REQUIREMENT :: The complete listing should be restated exactly.

Lines of data:
────────

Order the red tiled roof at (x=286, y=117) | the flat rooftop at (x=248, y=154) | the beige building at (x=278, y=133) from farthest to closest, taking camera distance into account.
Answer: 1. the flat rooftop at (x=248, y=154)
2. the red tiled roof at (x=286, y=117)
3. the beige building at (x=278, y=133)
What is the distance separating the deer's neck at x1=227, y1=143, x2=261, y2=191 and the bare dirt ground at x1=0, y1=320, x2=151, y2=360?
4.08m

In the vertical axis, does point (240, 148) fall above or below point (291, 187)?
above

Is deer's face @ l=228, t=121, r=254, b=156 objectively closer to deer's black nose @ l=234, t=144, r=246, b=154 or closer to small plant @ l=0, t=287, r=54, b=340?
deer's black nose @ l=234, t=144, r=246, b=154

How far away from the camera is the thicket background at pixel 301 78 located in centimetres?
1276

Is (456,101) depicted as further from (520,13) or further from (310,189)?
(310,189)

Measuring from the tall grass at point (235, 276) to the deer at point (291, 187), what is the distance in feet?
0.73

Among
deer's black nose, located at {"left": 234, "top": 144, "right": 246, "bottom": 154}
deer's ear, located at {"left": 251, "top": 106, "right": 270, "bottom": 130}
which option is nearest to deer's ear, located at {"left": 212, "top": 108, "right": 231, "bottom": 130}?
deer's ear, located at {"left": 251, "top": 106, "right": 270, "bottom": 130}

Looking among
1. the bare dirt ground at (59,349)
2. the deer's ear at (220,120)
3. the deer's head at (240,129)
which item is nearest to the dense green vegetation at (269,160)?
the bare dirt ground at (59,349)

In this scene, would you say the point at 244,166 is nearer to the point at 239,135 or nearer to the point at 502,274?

────────

FINISHED TASK ::
Order the red tiled roof at (x=286, y=117) | the flat rooftop at (x=248, y=154) | the beige building at (x=278, y=133) from farthest to closest, taking camera distance into account.
Answer: 1. the flat rooftop at (x=248, y=154)
2. the red tiled roof at (x=286, y=117)
3. the beige building at (x=278, y=133)
What is the distance separating the deer's neck at x1=227, y1=143, x2=261, y2=191 and the bare dirt ground at x1=0, y1=320, x2=151, y2=360?
4.08m

In the vertical axis, does point (240, 148) fall above or below point (291, 187)?
above

Is deer's face @ l=228, t=121, r=254, b=156 objectively closer to deer's black nose @ l=234, t=144, r=246, b=154 or closer to small plant @ l=0, t=287, r=54, b=340?
deer's black nose @ l=234, t=144, r=246, b=154

How far away from the camera is the thicket background at pixel 301 78 located in centimetres?
1276

Is (456,101) depicted as further from (520,13) or further from (310,189)?
(310,189)

Measuring from the tall grass at point (235, 276) to the deer at point (291, 187), what is the distance in feet?
0.73

Among
deer's black nose, located at {"left": 234, "top": 144, "right": 246, "bottom": 154}
deer's ear, located at {"left": 251, "top": 106, "right": 270, "bottom": 130}
which option is nearest to deer's ear, located at {"left": 212, "top": 108, "right": 231, "bottom": 130}?
deer's ear, located at {"left": 251, "top": 106, "right": 270, "bottom": 130}

Looking among
1. the bare dirt ground at (59,349)
2. the deer's ear at (220,120)
3. the deer's head at (240,129)
which item is nearest to the dense green vegetation at (269,160)?
the bare dirt ground at (59,349)

In this scene, would you say the point at 244,166 is nearer to the point at 239,135 or nearer to the point at 502,274?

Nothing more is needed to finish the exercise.